Want to see what an engaged consumer looks like? Watch a five-year old play with a tablet and a YouTube feed. If you have young kids, you probably already know that they engage with content and devices a little differently. But did you know that their influence can be seen across the entire home media landscape? Kids, and young kids in particular, impact every aspect of home entertainment, from the services paid-for to the devices used, and the change behaviour of the household in general.
Kids’ TV executives have been racing to keep up, and it is in the provision of content services aimed at children that we see some of the most ambitious moves towards next-generation TV, with the provision of direct-to-consumer apps; experiments with new sources of programming; and development of ancillary content.
The business chain has also evolved to incorporate growing opportunities for merchandising, as kids engage with their favourite characters off-screen, even as the distinction between physical and screen media blurs through content such as YouTube unboxing videos and in-app shorts based on toys.

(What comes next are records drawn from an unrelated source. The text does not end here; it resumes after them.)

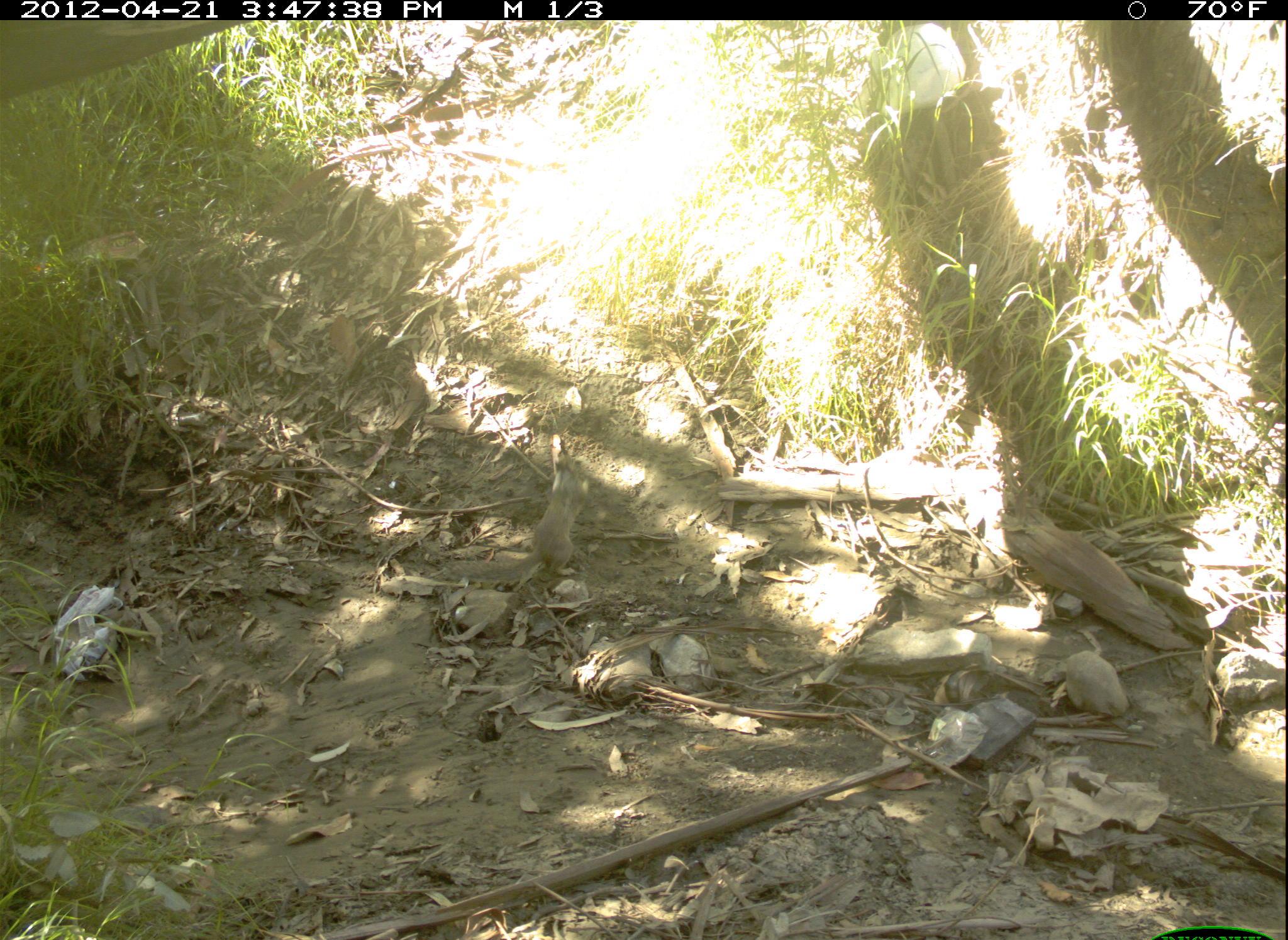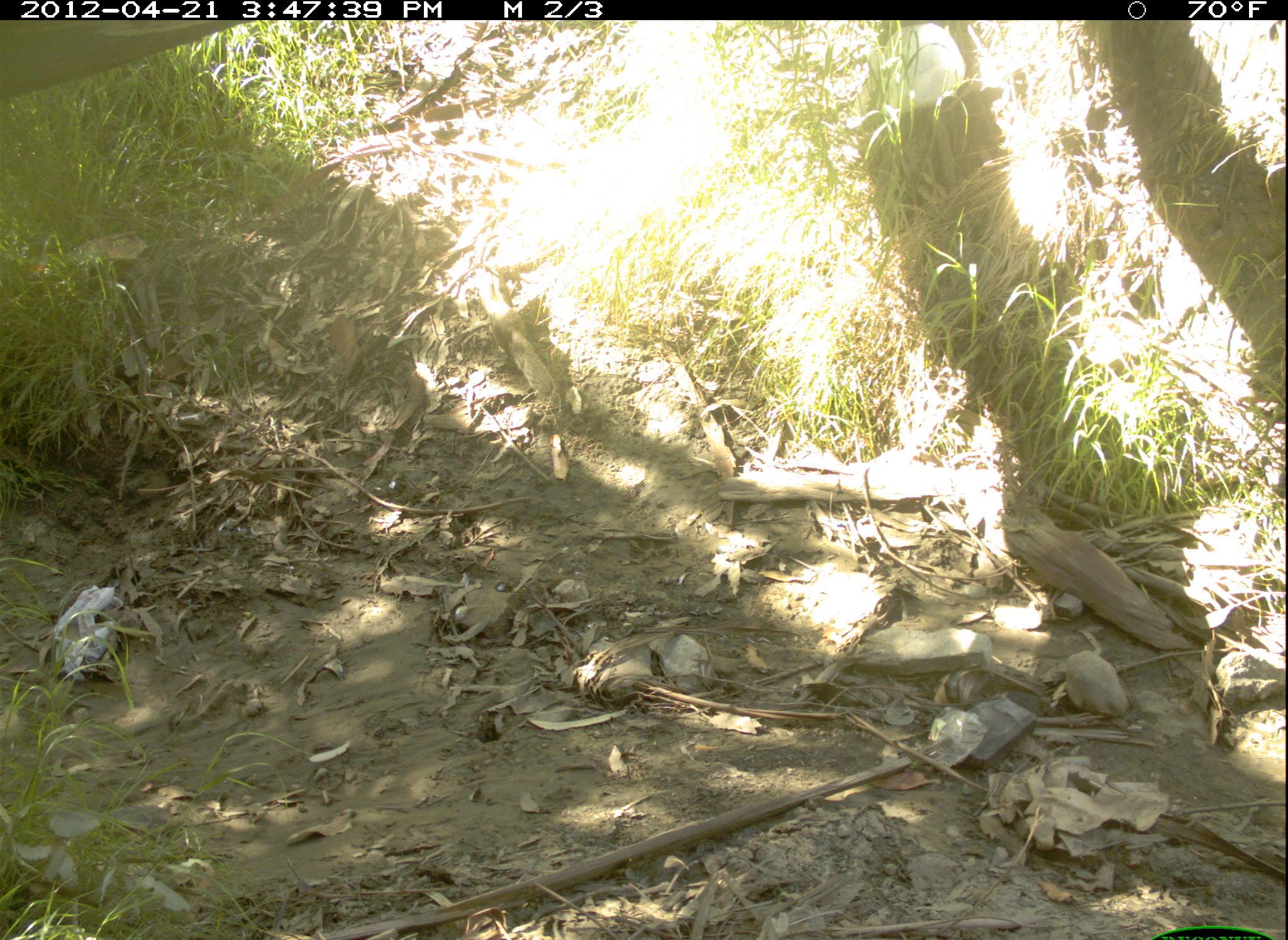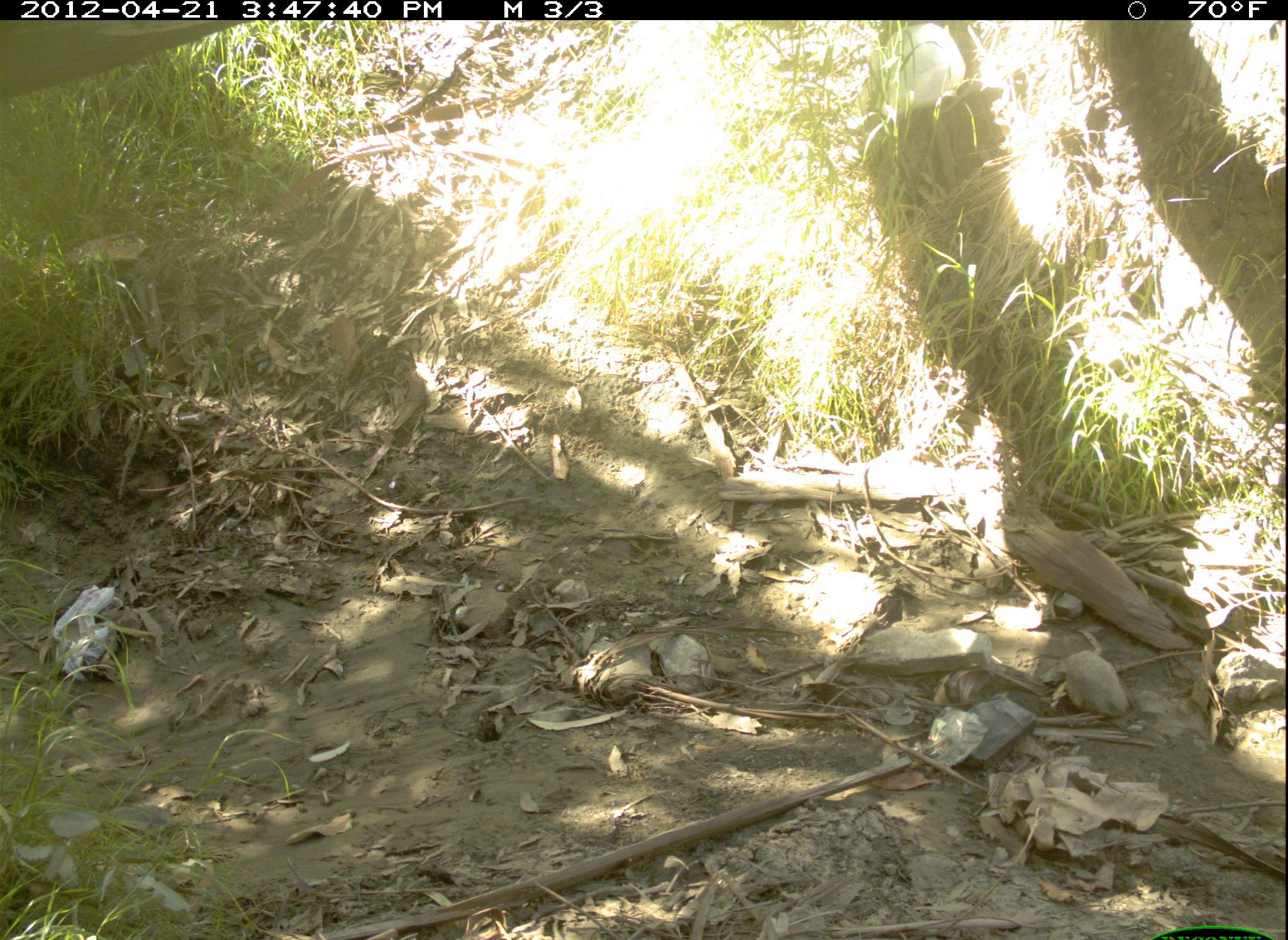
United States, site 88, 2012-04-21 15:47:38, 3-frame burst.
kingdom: Animalia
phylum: Chordata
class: Mammalia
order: Rodentia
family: Sciuridae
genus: Sciurus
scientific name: Sciurus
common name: squirrel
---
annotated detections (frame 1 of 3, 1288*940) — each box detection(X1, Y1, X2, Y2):
squirrel: detection(427, 416, 601, 602)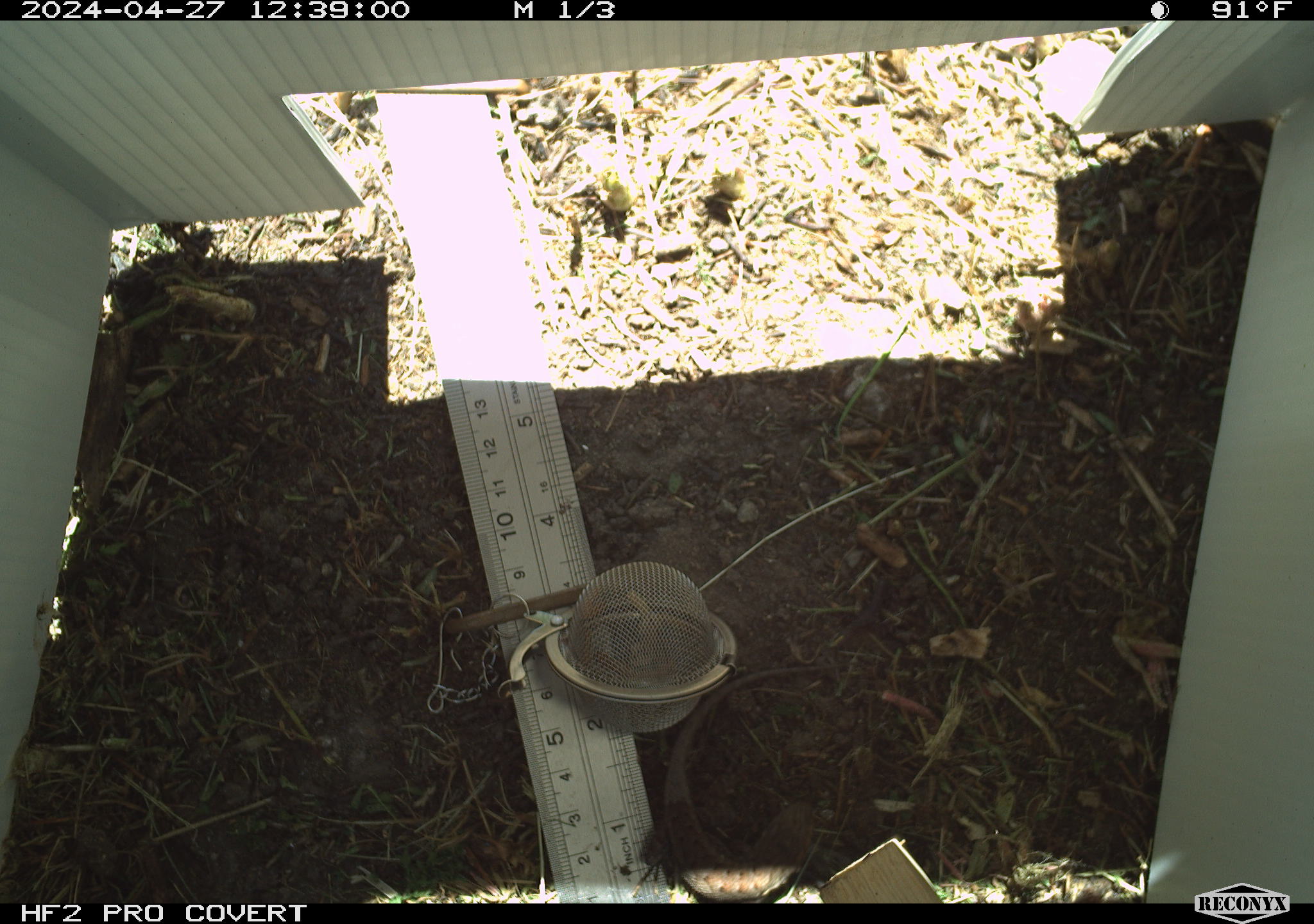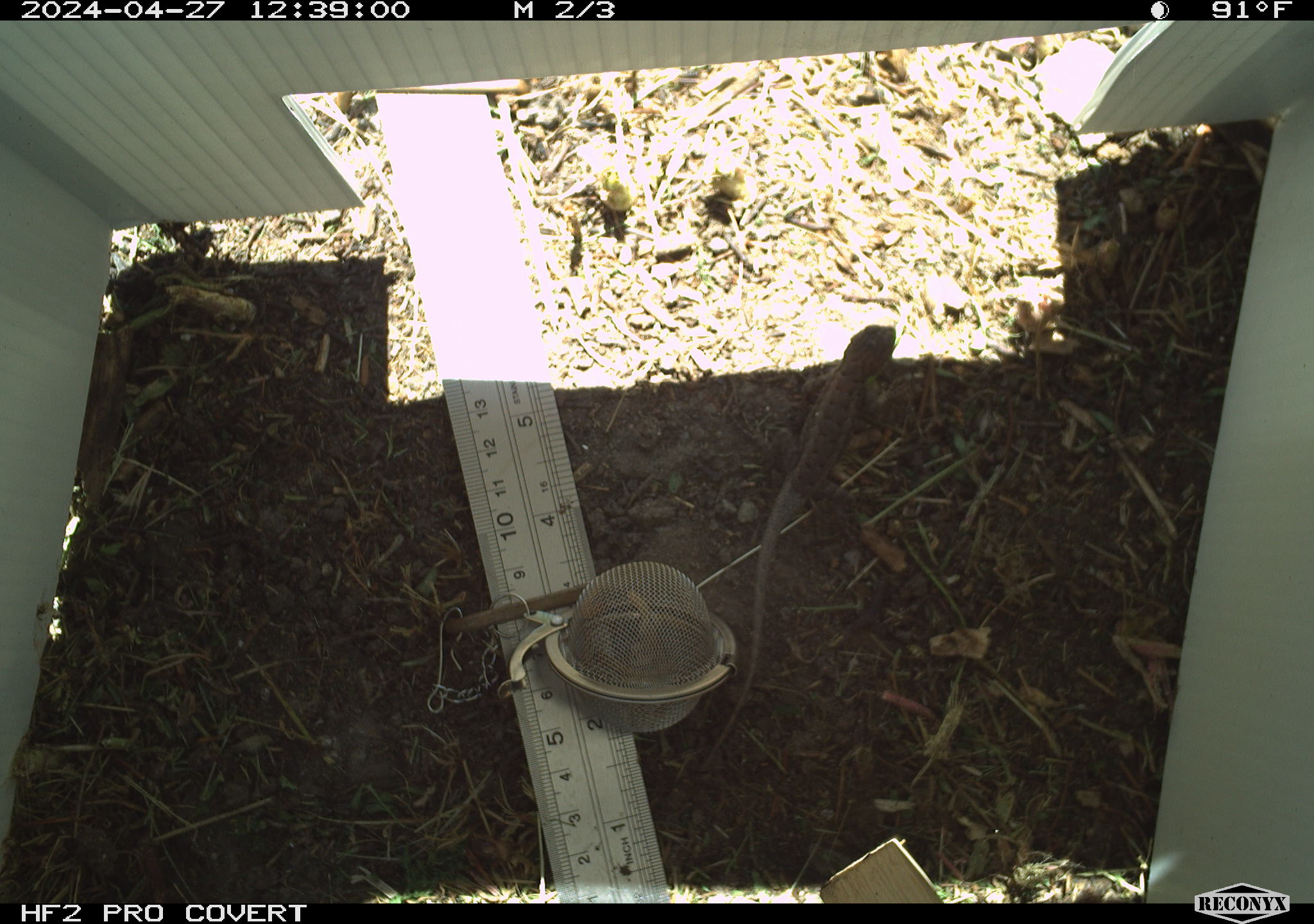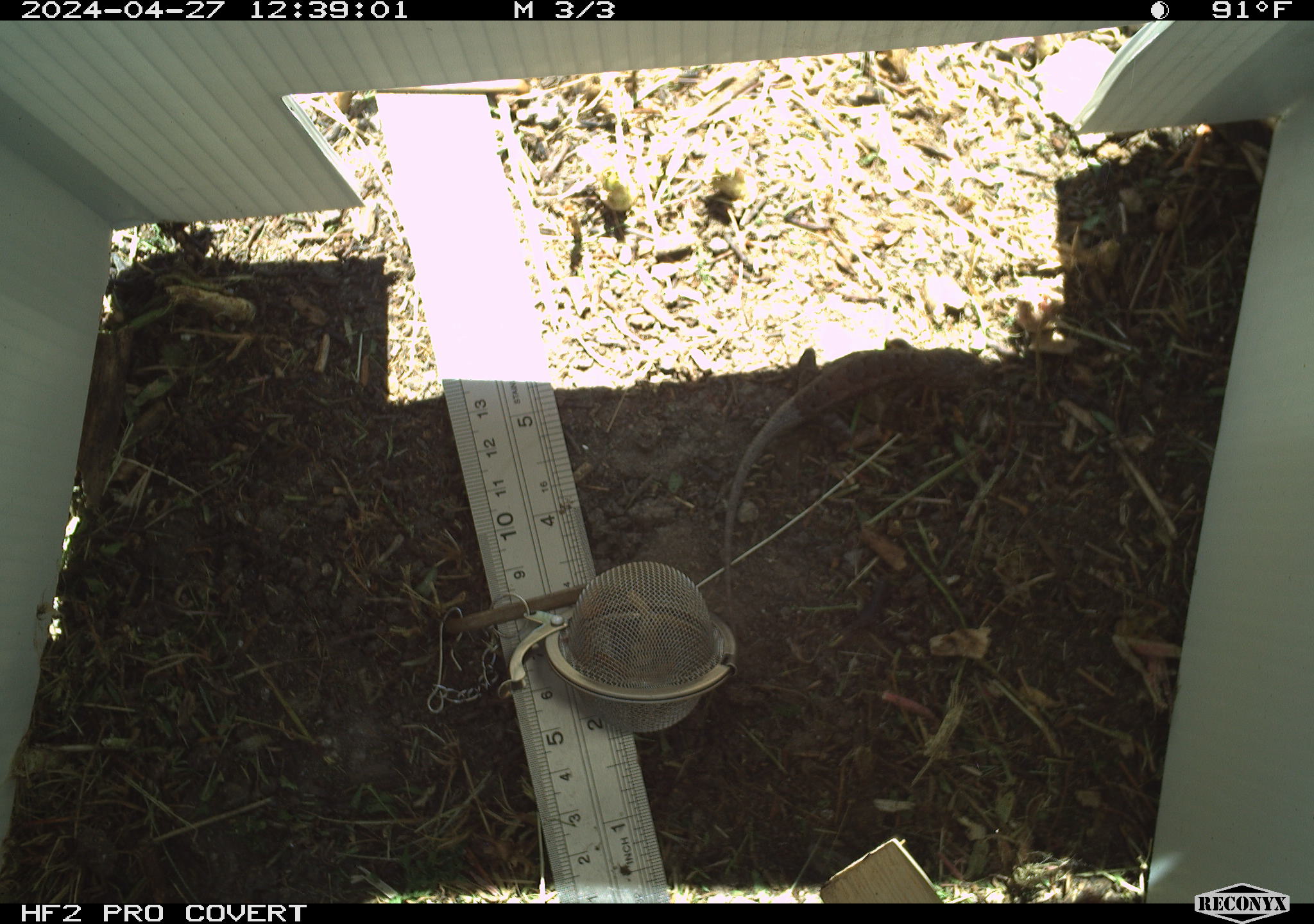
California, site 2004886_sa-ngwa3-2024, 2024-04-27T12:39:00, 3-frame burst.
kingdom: Animalia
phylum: Chordata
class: Reptilia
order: Squamata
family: Phrynosomatidae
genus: Sceloporus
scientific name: Sceloporus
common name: spiny lizards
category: sceloporus species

Yet as Sky’s Head of Kids’ Content, Lucy Murphy explains, ‘kids’ is not a single audience: “it’s many different audiences… if you think developmentally, our content goes from two up to twelve and within that audience there is an enormous range”, she says.
Engaging older children is notoriously difficult as they move away from the plethora of content services aimed at younger kids and search out more ‘adult’ content. Interestingly, Ampere research shows that homes with older children re-engage with linear TV and move away from some of the next-generation platforms before migrating to a different set of video providers and apps—primarily social-media driven—when they reach teenage years. This developmental arc is reflected in viewing time, app usage and household device ownership.
Homes with young kids are far more likely to be making use of Subscription Video on Demand (SVoD) to provide at least part of their in-home entertainment mix. But generally, these homes are not rejecting traditional pay TV. They are far more likely to change pay TV provider but, with a couple of market exceptions, generally don’t desert pay TV altogether.
The battle is on, though. Providers of SVoD services have increasingly recognised the importance of a focus on kids’ content with up to 15% of the total catalogue of some providers dedicated to children’s entertainment. Much is acquired, but original-production is ascending in importance.
SVoD providers see the importance of kids’ content, and traditional pay TV providers continue to focus on key children’s channel brands to build their audience, but YouTube is already a huge player in the children’s entertainment market (cf. kids’ channel Little Baby Bum, below). Ampere research shows that the top fifty kids’ YouTube channels alone have nearly 28,000 programmes, representing more than 3,994 hours-worth of children’s content between them. The key question is: to what extent is this replacing rather than supplementing traditional TV content?
What’s clear is that the duration and frequency of kids’ content on YouTube is growing. So while short-form still rules, there is an increasing volume of compilation and longer-form video that can engage kids for traditional-TV programme lengths or longer. That said, the average length of content on the top 50 YouTube channels for young kids is eight and a half minutes.
The top YouTube channels are also increasing the rate at which they produce content. On average, the number of pieces of content produced per channel each month is more than 20, up over 25% since last year and four times the rate of just two years ago. Kids have a voracious appetite for YouTube content. And that content is getting more ‘TV like’.
Traditional content owners know they have to be on YouTube to reach their audience. Explains Patricia Hidalgo, SVP Content for Turner: “We need to be where kids are, and so we utilise YouTube in order to reach out to kids and in order to grow our brands.” She adds: “Kids use YouTube as a search engine – they don’t Google, they now YouTube for anything they want to know.”
All these developments have had a major impact on the production landscape with executives mining new sources for character and show Intellectual Property (IP), from games to digital shorts to apps. And because of the increasing use by children of tablets and other mobile devices, shorter, more interactive formats—that account for both the viewing behaviour and the unique one-on-one screen environment—can work better than traditional longer-form programming.
But whatever the realities of the modern child’s content preferences and device engagement, two things that remain core to the production of successful kids’ content are passion and compassion. As Valeria Dobrolyubova of distributor Mirsand puts it: “The future lies with kids’ entertainment that aims to make the world better though the hearts and minds of creatives who were once children themselves.”
That sentiment is immune to market change and geography. After all, adds Mattel’s SVP Content, Christopher Keenan: “Growing up and finding your place within the world are universal truths shared by children everywhere.”